3.3.1 Propagation losses of different segments of nano-waveguides

In order to check the repeatability, we carry out measurements for the TE and TM modes in the same nano-waveguide. With the variation of α0 in Eq. (1) (mainly due to the change of the fiber-to-waveguide coupling), multiple measurements at a single site yield different |ESig1|, whose variation is around 7 times greater than that of |Er|, as shown in Fig. 6(b). This experiment clearly validates that |Er| as a measurand has superior resistance to the misalignment issue in a practical setup.

Instructions for the task:
In the passage on nano-waveguide propagation losses, how much greater is the variation of |ESig1| than that of |Er|? The data after this point is separate material and is not part of the waveguide measurement text.

Information provided:
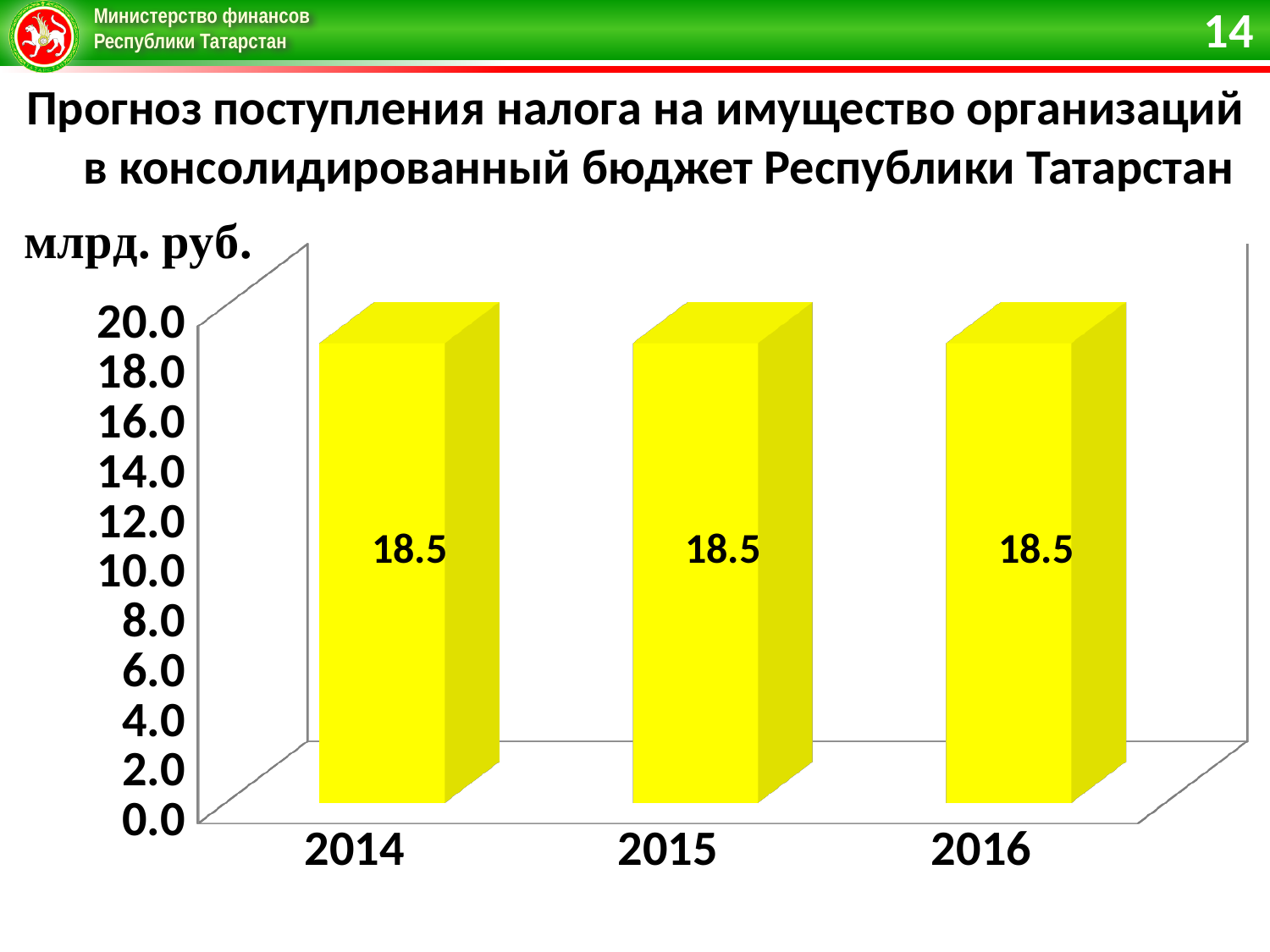
Is the value for 2015 greater or less than 16.0? greater What colour are the bars on the chart? yellow How many years are shown on the x axis? 3 What is the value for 2014? 18.5 What is the value for 2016? 18.5 What is the difference between the values for 2014 and 2016? 0.0 Is the value for 2016 greater or less than 20.0? less Do the values rise, fall or stay the same from 2014 to 2016? stay the same What kind of chart is shown on the slide? bar chart What unit is shown for the values on the chart? млрд. руб. What is the value for 2015? 18.5 What is the highest value shown on the vertical axis? 20.0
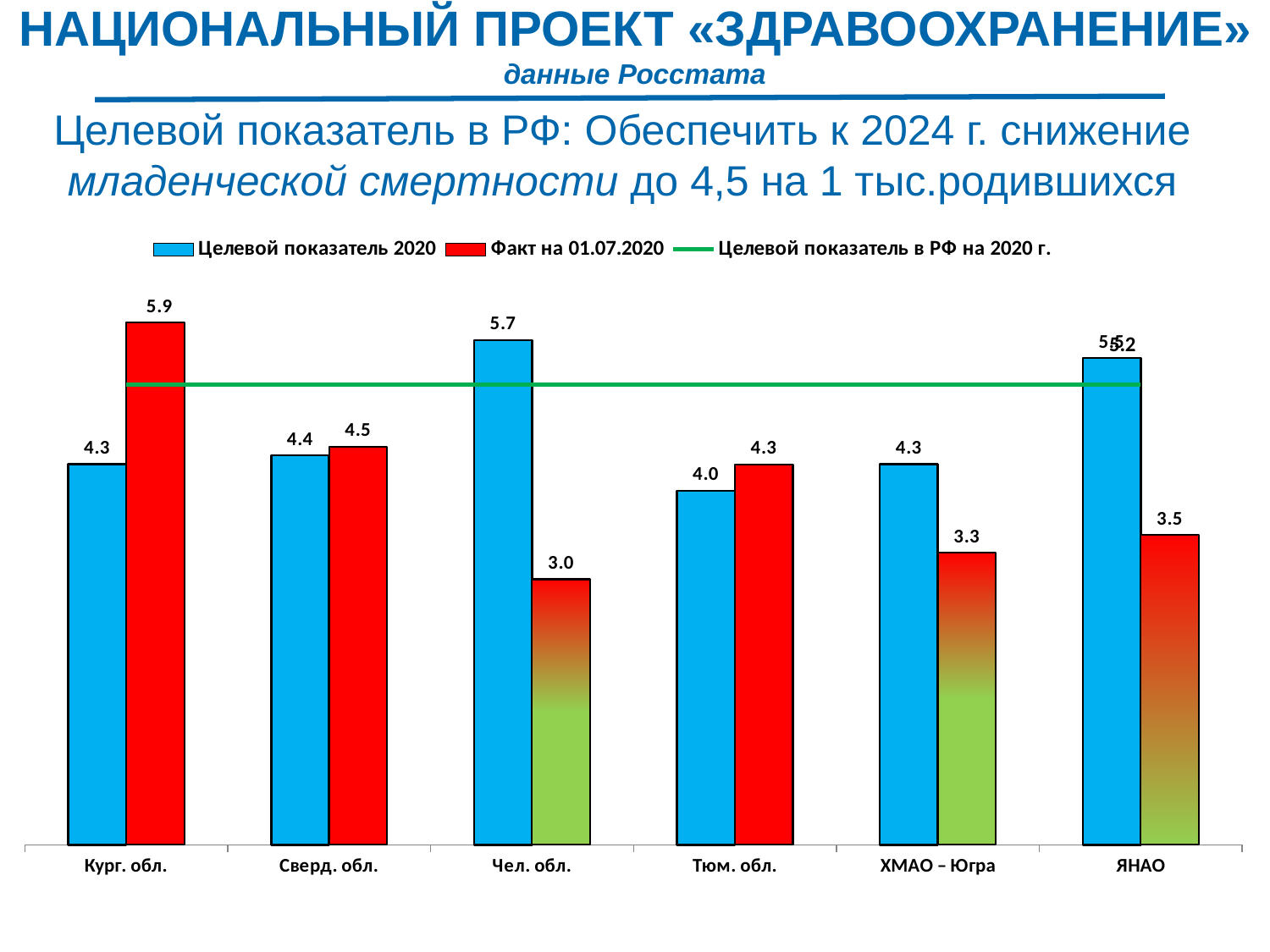
How many regions are shown on the x axis of the chart? 6 What is the value of «Целевой показатель 2020» for Тюм. обл.? 4.0 What is the value of «Целевой показатель 2020» for Чел. обл.? 5.7 What is the value of «Факт на 01.07.2020» for ХМАО – Югра? 3.3 What kind of chart is shown on the slide? Combination bar and line chart What is the value of «Факт на 01.07.2020» for Чел. обл.? 3.0 Which region has the highest value of «Факт на 01.07.2020»? Кург. обл. What is the value of «Факт на 01.07.2020» for Кург. обл.? 5.9 How many entries does the chart legend list? 3 For Кург. обл., how much higher is «Факт на 01.07.2020» than «Целевой показатель 2020»? 1.6 For ХМАО – Югра, which is larger: «Целевой показатель 2020» or «Факт на 01.07.2020»? Целевой показатель 2020 Which region has the lowest value of «Факт на 01.07.2020»? Чел. обл.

Answer area:
Around 7 times greater.